The presenter, known universally as "PPDA" and honoured with a puppet in his image that anchors les Guignols, the French equivalent of Spitting Image, was convicted of receiving gifts of expensive suits, air tickets and foreign holidays from the election agent of Michel Noir, the former mayor of Lyons. In April he was found guilty and given a 15-month suspended prison sentence and a fine of 200,000 francs (pounds 27,000) - a sentence upheld at appeal on Wednesday.

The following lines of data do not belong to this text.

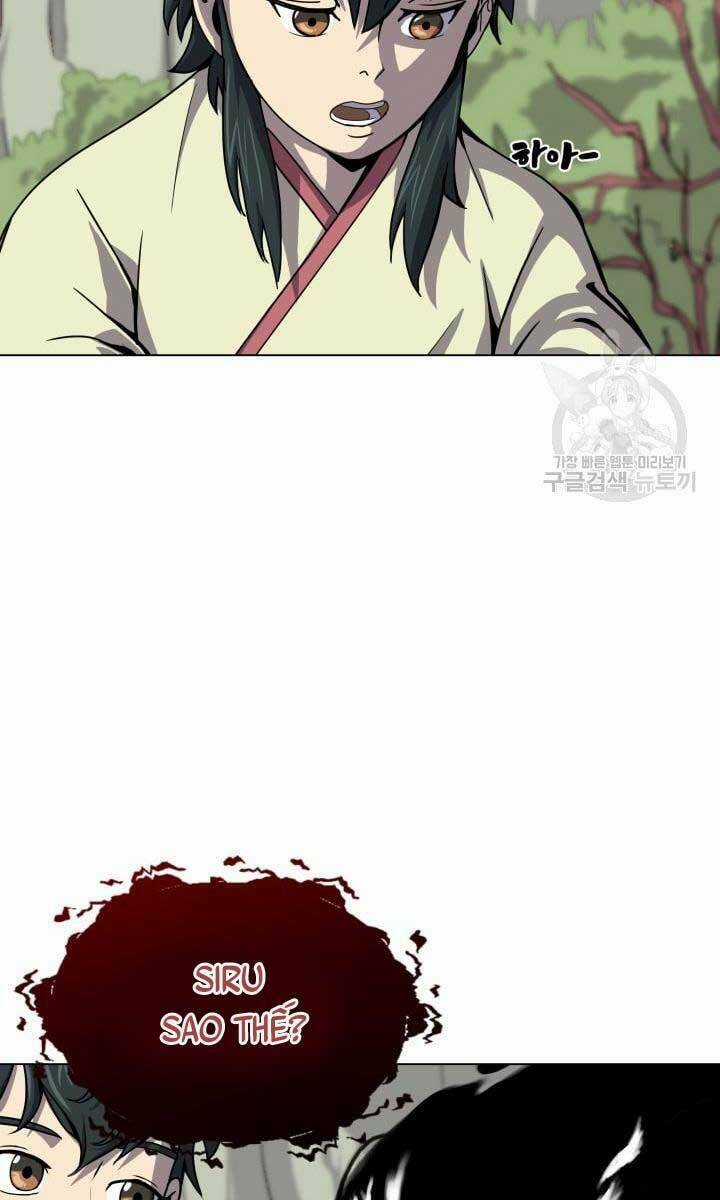 Bậc Thầy Phép Thuật Ở Thế Giới Võ Lâm Chapter 13 trang 53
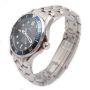 OMEGA Seamaster Professional 300m 36mm Mid Size Automatic Watch 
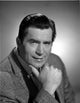 Clint Walker iconic photo print showcasing the legendary Western star.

The two main figures in the case, Noir and his son-in-law and agent, Pierre Botton, both had their sentences increased at appeal: Noir from 15 months to 18 months imprisonment (suspended), and Botton from four to five years in prison. Noir, a Gaullist, also has been banned from holding political office for five years, which effectively ends what had been a glittering political career. Both he and Botton are now under investigation again in connection with allegations about illegal Swiss bank accounts.

But it is the fate of PPDA that has caught the public imagination and made his suspension inevitable. He did not help his case by the arguments he had used in his defence - that the value of the gifts was much lower than alleged, that accepting gifts was the norm in the French media world, and that they had not influenced his reporting.

TF1, which was widely criticised for keeping PPDA on after his initial conviction, decided to take him off the rotas for the whole week of the appeal verdict. This reportedly led to angry scenes in the newsroom when he learnt that he would not be presenting the special programmes marking Francois Mitterrand's death.